To the internet and beyond: What's next at WeWork?
It's still too early to know whether the venture will succeed or not. But WeWork is certainly planning to go big. The company plans to convert Honesty Markets into WeMRKT in over 200 buildings in the U.S. by the end of 2018, and internationally by the end of 2019. "Moving forward, and starting in January 2019, all new buildings that we build will have the new WeMRKTs in them," said Rice. And that's not all. "We are definitely going to add an e-commerce portion to our WeMRKTs," she added. "That should be launching in September ."
As WeMRKT scales, so will the challenges. "As currently imagined, WeMRKT is a drop in the ocean, compared to what they’re doing in office and living spaces," wrote Weinswig. "With the oversupply of retail, many retailers are searching for ways for consumers to see them as personalized, intimate, specialized and highly curated. WeMRKT’s highly edited selections could therefore appeal to the way consumers want to shop today. The challenge is that while their focus is on products made by WeWork tenants, scalability is limited."
"Traditional retail is changing, and as brick and mortar locations are dissipating, realistically right now we have 300 buildings that members can distribute to, and we're really a physical, global company."
Chief brand officer, WeWork
So what's the next step?

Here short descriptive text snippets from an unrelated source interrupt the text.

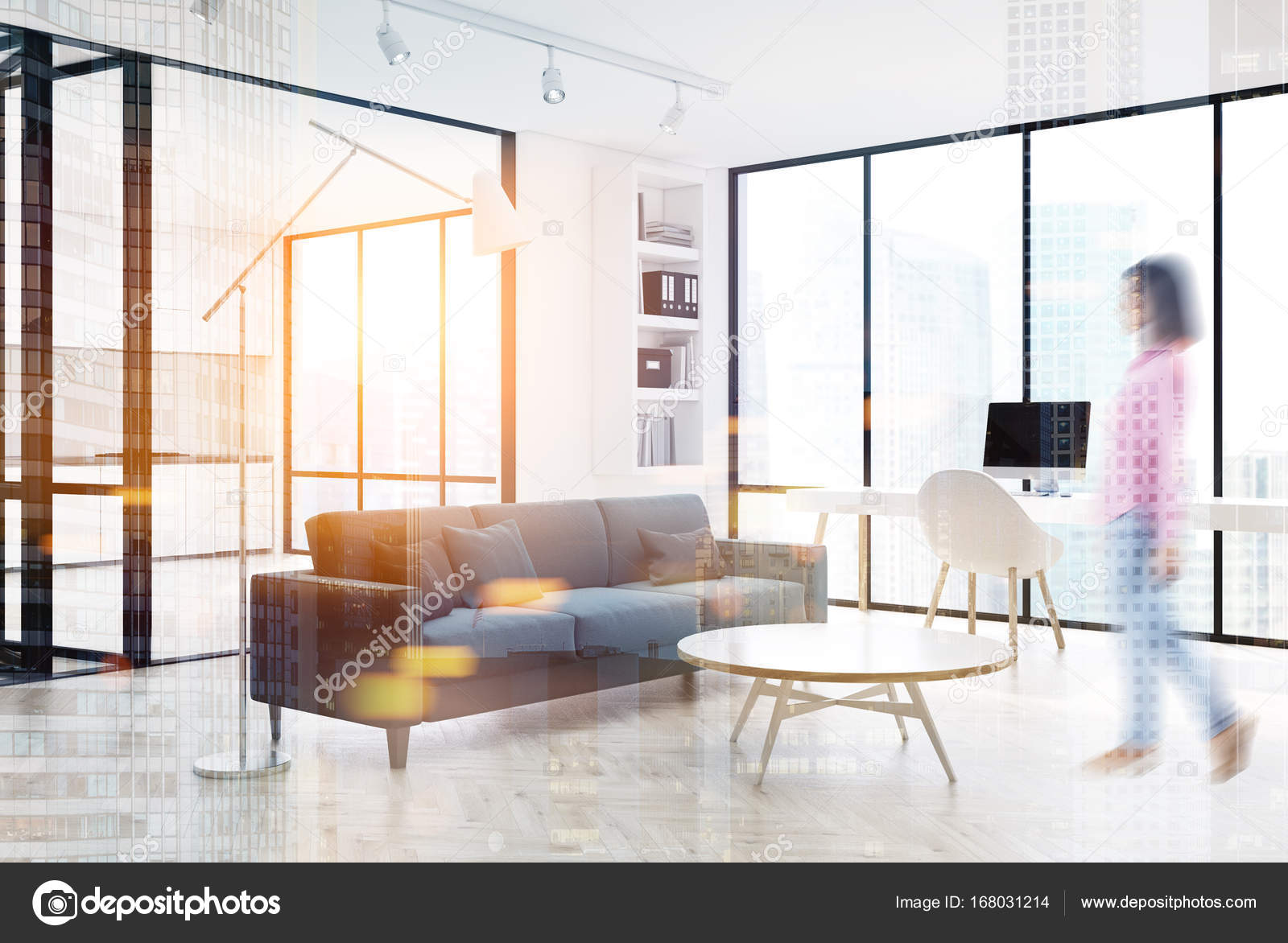 Wit woonkamer interieur, grijze bank, kant dubbel — Stockfoto ...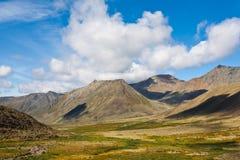 Одичалый ландшафт в горах Ural. Стоковые Фото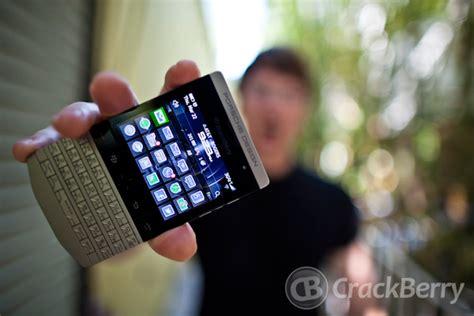 Baterai Blackberry Porche Design 9881 Original blackberry porsche design p 9981 crackberry
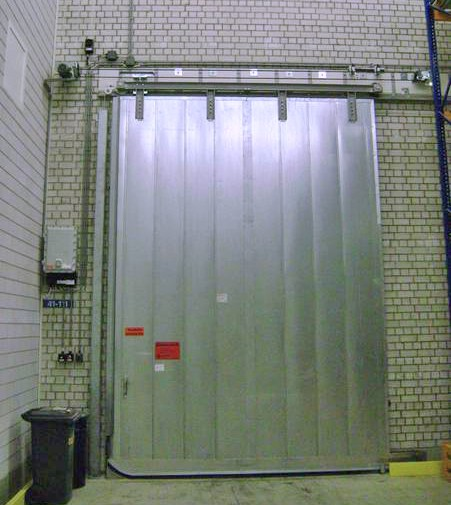 In the closed position the door is also lowered to make sure the liquid barrier closes in a leak-proof way.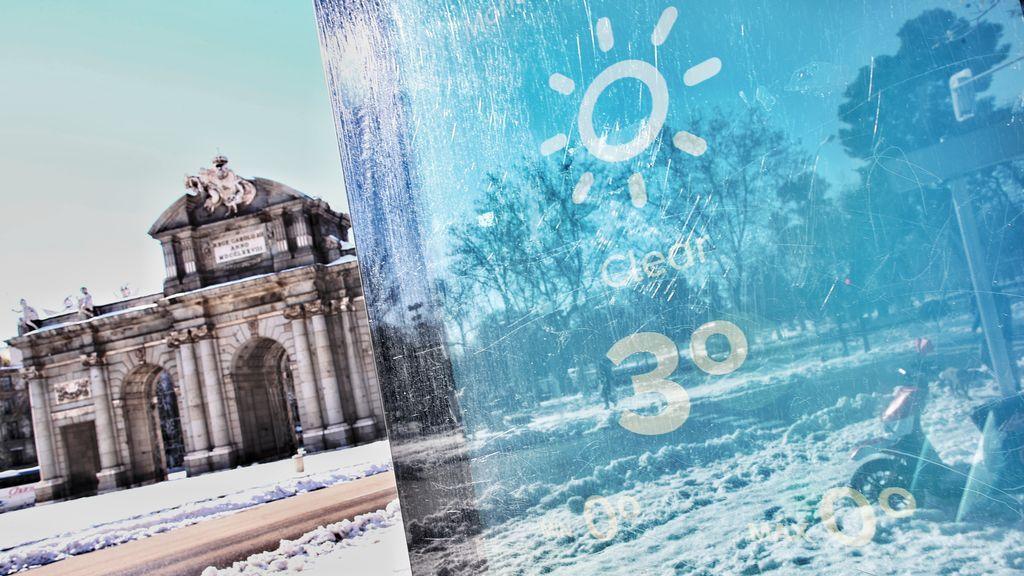 EuropaPress_3512494_termometro_ubicado_puerta_alcala_marca_madrid_espana_11_enero_2021_borrasca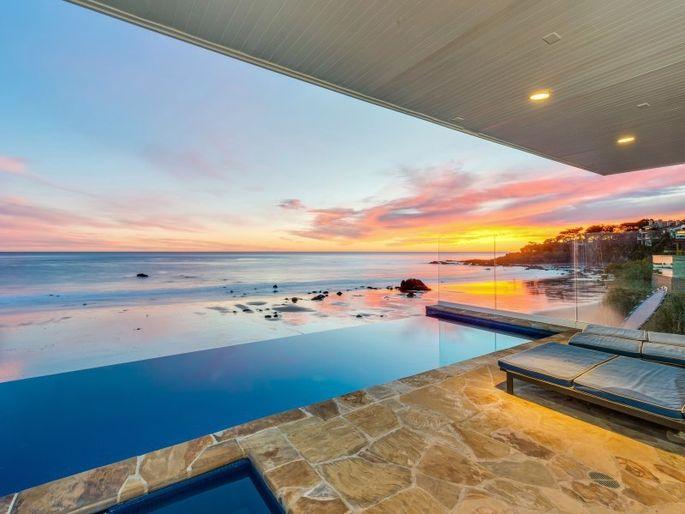 Malibu beach party pad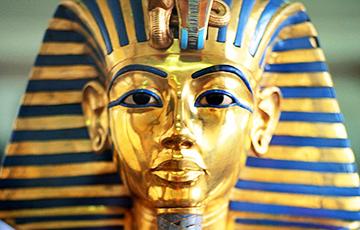 Навукоўцы адчынілі таямнічы куфар з пахавальні Тутанхамона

Will WeWork take advantage of its Hudson Bay partnership to begin a large-scale coretailing effort? Is WeMRKT the first step in WeWork's larger retail strategy? Rice was tight-lipped about the future while remaining enthusiastic about the current direction. "This is actually a fantastic experiment for us, to see how our creators have their products live side-by-side, and sort of what the collective efforts look like together," she said.
In regards to the bigger question of coretailing, Rice said, "You can never say never. I mean, it could be a wild success and that would be great for us."

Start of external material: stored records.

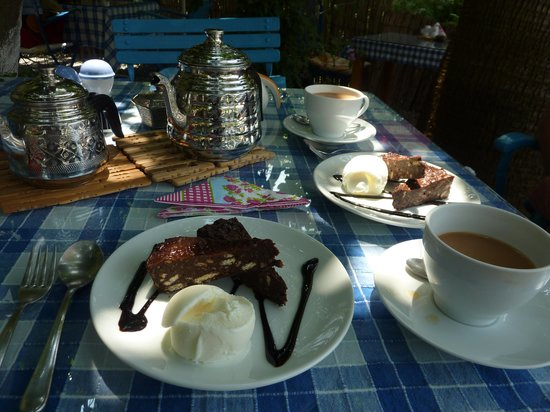 Dalyan Iz Cafe : More yummy cake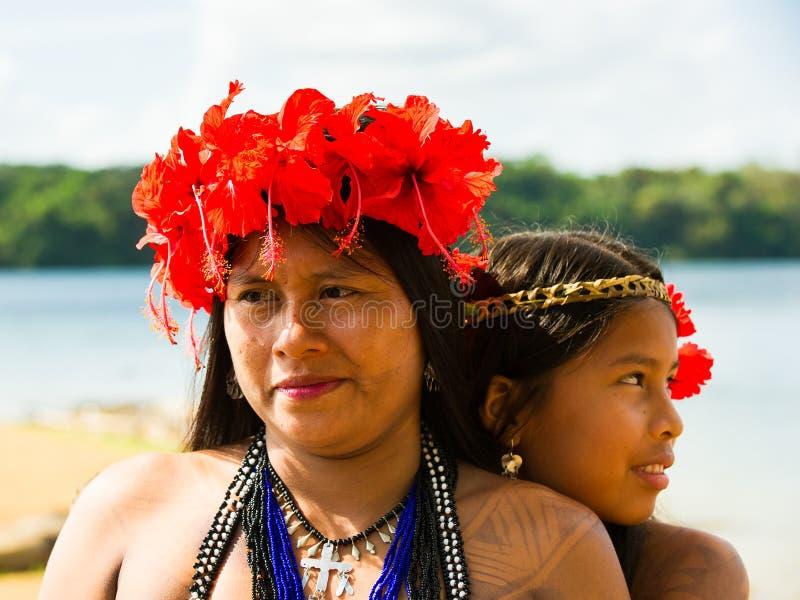 Mensen in EMBERA-DORP, PANAMA royalty-vrije stock afbeeldingen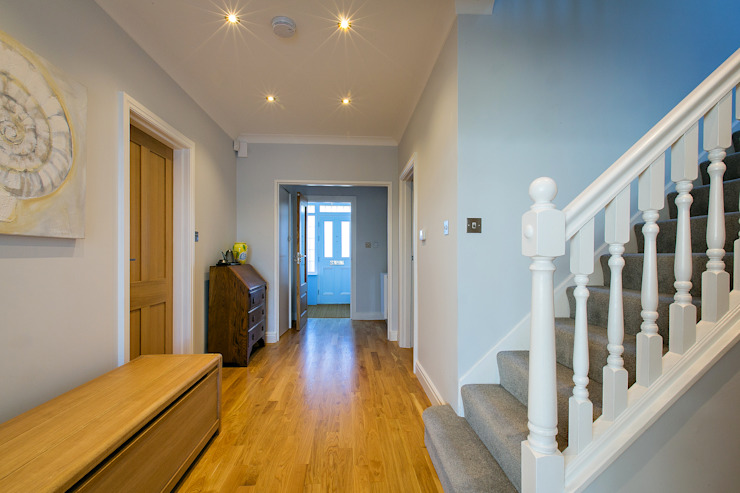 hallway - after :   by POWER 2 BUILD LTD,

For the time being, WeWork is going to try and stay focused. Sort of. "At this point, we don't have plans yet for anything beyond the WeMRKT," said Rice. "However, we definitely think about how we can support our members and our members' businesses. And the truth is that as traditional retail is changing, and as brick and mortar locations are dissipating, realistically right now we have 300 buildings that members can distribute to, and we're really a physical, global company. And so for us to think about the ways that we can bring our members' products into the world is actually really very interesting, when we think of ourselves as a physical distribution channel."